Posted in History, Human Nature, Politics | Comments Off on Incompetence and Restlessness

Sea Change: Living in History, and Most People Not Noticing

  • By supporting Putin and demonizing Ukraine, the US is withdrawing from the post-World War II world that it created and has supported for 80 years;
  • With comments from Heather Cox Richardson, Nicholas Kristoff, Slate’s Emily Tamkin, and NYT’s Peter Baker;
  • And my observation that most people don’t realize that history is happening around them, and haven’t throughout history.
– – –

Heather Cox Richardson, February 19, 2025

The past week has solidified a sea change in American—and global—history.

A week ago, on Wednesday, February 12, Secretary of Defense Pete Hegseth announced at a meeting of the Ukraine Defense Contact Group in Brussels, Belgium, that President Donald Trump intended to back away from support for Ukraine in its fight to push back Russia’s invasions of 2014 and 2022.

And in effect conceded that the US will let Russia keep the Ukrainian territory it’s captured, that Trump now parrots Putin’s talking points, and that the US will focus on China and leave Europe alone — i.e. to let Russia do whatever it wants.

Then, on Friday, at the sixty-first Munich Security Conference, where the U.S. and allies and partners have come together to discuss security issues since 1963, Vice President J.D. Vance attacked the U.S.A.’s European allies. He warned that they were threatened not by Russia or China, but rather by “the threat from within,” by which he meant the democratic principles of equality before the law that right-wing ideologues believe weaken a nation by treating women and racial, religious, and gender minorities as equal to white Christian men. After Vance told Europe to “change course and take our shared civilization in a new direction,” he refused to meet with Germany’s chancellor Olaf Scholz and instead met with the leader of the far-right German political party that has been associated with neo-Nazis.

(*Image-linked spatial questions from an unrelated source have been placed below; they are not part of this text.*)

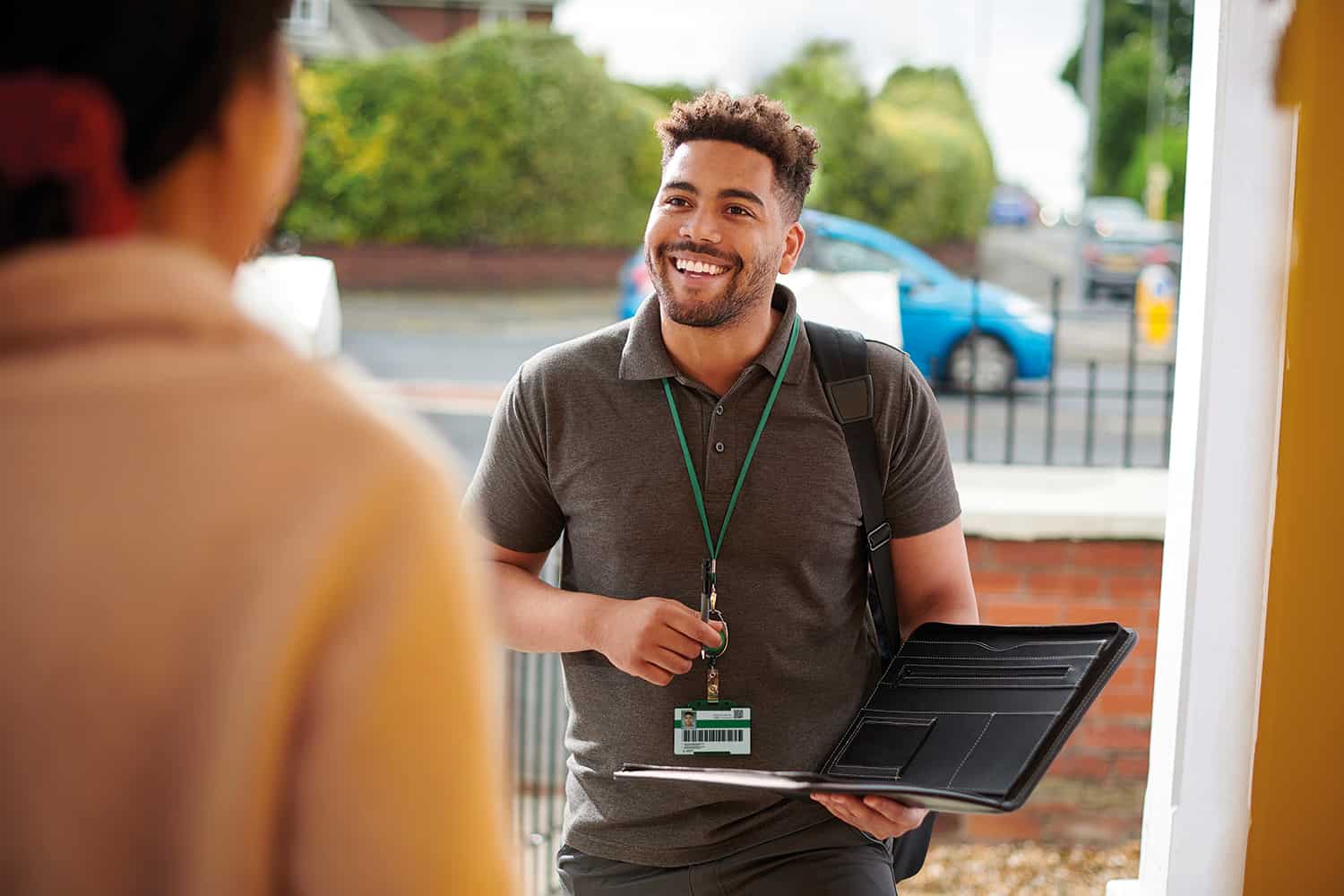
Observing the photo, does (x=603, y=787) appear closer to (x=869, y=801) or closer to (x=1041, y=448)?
(x=869, y=801)

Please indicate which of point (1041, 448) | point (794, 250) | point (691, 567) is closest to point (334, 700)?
point (691, 567)

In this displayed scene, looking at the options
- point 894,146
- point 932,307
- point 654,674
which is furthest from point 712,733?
point 894,146

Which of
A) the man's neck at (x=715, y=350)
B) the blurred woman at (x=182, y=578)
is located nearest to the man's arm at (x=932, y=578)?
the man's neck at (x=715, y=350)

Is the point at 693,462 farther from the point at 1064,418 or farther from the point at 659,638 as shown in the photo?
the point at 1064,418

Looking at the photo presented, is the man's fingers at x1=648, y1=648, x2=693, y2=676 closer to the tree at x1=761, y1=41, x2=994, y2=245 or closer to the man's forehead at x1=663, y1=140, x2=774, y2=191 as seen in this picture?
the man's forehead at x1=663, y1=140, x2=774, y2=191

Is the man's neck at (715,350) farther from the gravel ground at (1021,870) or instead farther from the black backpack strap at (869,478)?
the gravel ground at (1021,870)

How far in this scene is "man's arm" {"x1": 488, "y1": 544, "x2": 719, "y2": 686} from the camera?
2135 millimetres

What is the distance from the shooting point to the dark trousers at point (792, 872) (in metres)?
2.20

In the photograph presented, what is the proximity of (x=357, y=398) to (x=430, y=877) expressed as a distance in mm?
265

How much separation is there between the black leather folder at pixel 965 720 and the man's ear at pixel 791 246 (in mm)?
787

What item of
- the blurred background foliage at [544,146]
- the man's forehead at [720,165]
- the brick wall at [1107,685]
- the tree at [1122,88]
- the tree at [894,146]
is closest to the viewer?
the man's forehead at [720,165]

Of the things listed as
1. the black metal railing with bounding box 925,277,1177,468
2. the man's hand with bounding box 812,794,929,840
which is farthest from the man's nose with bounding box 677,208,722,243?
the black metal railing with bounding box 925,277,1177,468

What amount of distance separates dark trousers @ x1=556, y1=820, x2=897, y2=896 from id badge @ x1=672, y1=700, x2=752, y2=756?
169mm

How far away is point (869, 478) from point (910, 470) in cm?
9
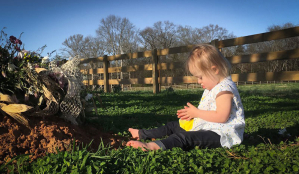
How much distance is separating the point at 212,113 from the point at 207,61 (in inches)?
22.7

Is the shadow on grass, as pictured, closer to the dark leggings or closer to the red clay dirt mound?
the dark leggings

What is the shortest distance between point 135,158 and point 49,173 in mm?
641

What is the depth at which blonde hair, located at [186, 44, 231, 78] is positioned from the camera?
2715 mm

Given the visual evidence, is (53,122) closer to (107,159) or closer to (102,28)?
(107,159)

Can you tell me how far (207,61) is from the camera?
2.71 metres

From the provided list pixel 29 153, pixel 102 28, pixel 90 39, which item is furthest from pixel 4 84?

Richardson is too disciplined to sound genuinely alarmed at all this. But many observers draw the straightforward conclusions: Trump is Putin’s puppet, not for any political reasons but simply because Trump admires dictators and wants to be one; Vance thinks Europe should become as dominated by extreme right-wing groups as the US now is. (Because treating people who are not white Christian men as equals “weakens” the nation.) This is pure xenophobic tribalism. The arc of history is twisting backward. But Richardson does take the long view.

To be even clearer: under Trump, the United States is abandoning the post–World War II world it helped to build and then guaranteed for the past 80 years.

Ending:

For his part, Trump appears to be leaning into his alliance with dictators. This afternoon, he posted on social media a statement about how he had killed New York City’s congestion pricing and “saved” Manhattan, adding “LONG LIVE THE KING!” White House deputy chief of staff Taylor Budowich reposted the statement with an image of Trump in the costume of an ancient king, with a crown and an ermine robe. Later, the White House itself shared an image that imitated a Time magazine cover with the word “Trump” in place of “Time,” a picture of Trump with a crown, and the words “LONG LIVE THE KING.”

The British tabloid The Daily Star interprets the changes in American politics differently. Its cover tomorrow features Vladimir Putin walking “PUTIN’S POODLE”: the president of the United States.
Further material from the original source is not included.